Il se leva et attrapa la bouteille dans le placard de la cuisine. Un jus de fruits. Noah n’avait pas bu une goutte d’alcool depuis trois ans. Il était clean. Il s’assit dehors, sur la minuscule terrasse. La rue était calme, la pluie froide chuchotait sur les feuilles. Il commença à passer en revue les informations que lui avait envoyées Jay. Là-haut, au-delà du parapet en béton, il apercevait la lueur de milliers de phares ; il pensa à tous ces automobilistes filant vers Seattle, aussi aveugles qu’une espèce en route vers sa propre extinction.

17.

Adoption

Dans le bureau du shérif, il y a un mur entièrement tapissé d’écussons appartenant à des polices de tout le pays et même du monde entier : LAPD, NYPD, Montana Highway Patrol, Alaska State Troopers, Blues Knights de l’État de Washington, mais aussi la Bundespolizei allemande, la gendarmerie française, la Crime & Security Branch irlandaise, les carabiniers italiens, la police métropolitaine de Tokyo, la Policia Militar do Estado do Rio de Janeiro et même la police de Tasmanie. Je me suis abîmé un moment dans leur contemplation. Me demandant combien il aurait fallu de flics sur terre pour éradiquer le crime. Un pour vingt personnes ? Un pour dix ? Un pour cinq ? Ou bien est-ce que le crime était inévitable, inscrit dans les circonvolutions de notre cerveau primitif ? Il n’y avait pas beaucoup d’habitants sur terre à l’époque de Caïn et Abel et pourtant l’un d’eux avait trouvé le moyen de tuer son frère.
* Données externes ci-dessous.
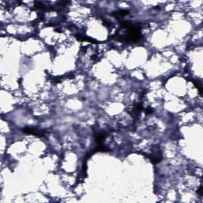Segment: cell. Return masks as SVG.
Here are the masks:
<instances>
[{"label":"cell","mask_w":203,"mask_h":203,"mask_svg":"<svg viewBox=\"0 0 203 203\" xmlns=\"http://www.w3.org/2000/svg\"><path fill=\"white\" fill-rule=\"evenodd\" d=\"M23 132L27 134H33V135H35V136H40V137L44 136V131L33 129V128H26V129H23Z\"/></svg>","instance_id":"6da1fadb"},{"label":"cell","mask_w":203,"mask_h":203,"mask_svg":"<svg viewBox=\"0 0 203 203\" xmlns=\"http://www.w3.org/2000/svg\"><path fill=\"white\" fill-rule=\"evenodd\" d=\"M129 15V11H128V10H119V11L115 12L113 15V16H115L116 17H117V18H119V17H124V16H125V15Z\"/></svg>","instance_id":"7a4b0ae2"}]
</instances>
Ce genre de rêverie me permettait de ne pas penser à ce qui m’attendait. Cela faisait bien dix minutes qu’ils m’avaient abandonné dans ce bureau. Pourtant, ça m’avait paru plutôt urgent tout à l’heure, quand Krueger avait appelé…

Le chef Krueger avait baissé le store, sans doute pour éviter qu’un journaliste ne me prenne en photo. Il y en avait plusieurs qui campaient devant ses locaux, la caméra en embuscade.

« Désolé pour l’attente », a-t-il dit en ouvrant la porte.

Il a traversé la pièce et s’est assis. Il était seul. Il s’est calé dans son fauteuil.

« Comment tu supportes tout ça ? Mal, je suppose… Je suis navré pour les journalistes. On n’a pas vraiment l’habitude de ce genre de choses, par ici… »

Je lui ai lancé un regard appuyé.

« Vous m’avez dit que vous aviez du nouveau ? »

Il m’a rendu mon regard, a hoché la tête.

« À ce stade, nous devons éviter de nous focaliser… Garder ouvertes toutes les options… Mais tu sais, Henry, les meurtres ne sont pas aussi mystérieux que dans les séries télé, en général. Très souvent, le mobile est facile à trouver : la jalousie, la colère, l’appât du gain… J’ai travaillé comme enquêteur pour le comté de King avant d’atterrir ici. La plupart du temps, soit il s’agissait de règlements de compte liés au trafic de drogue et à des questions de territoire, soit d’un proche — le mari, ou l’amant. Ou bien d’un membre de la famille… »

Son téléphone a sonné. Il a répondu : « Oui… Non… Oui », puis a raccroché.

« Comment ça se passe avec tes deux mamans ?

— Quoi ?

— Est-ce que ça se passe bien entre vous, est-ce que tu sais ce qui est arrivé à tes parents ?

— Ils sont morts dans un accident de voiture, j’ai dit.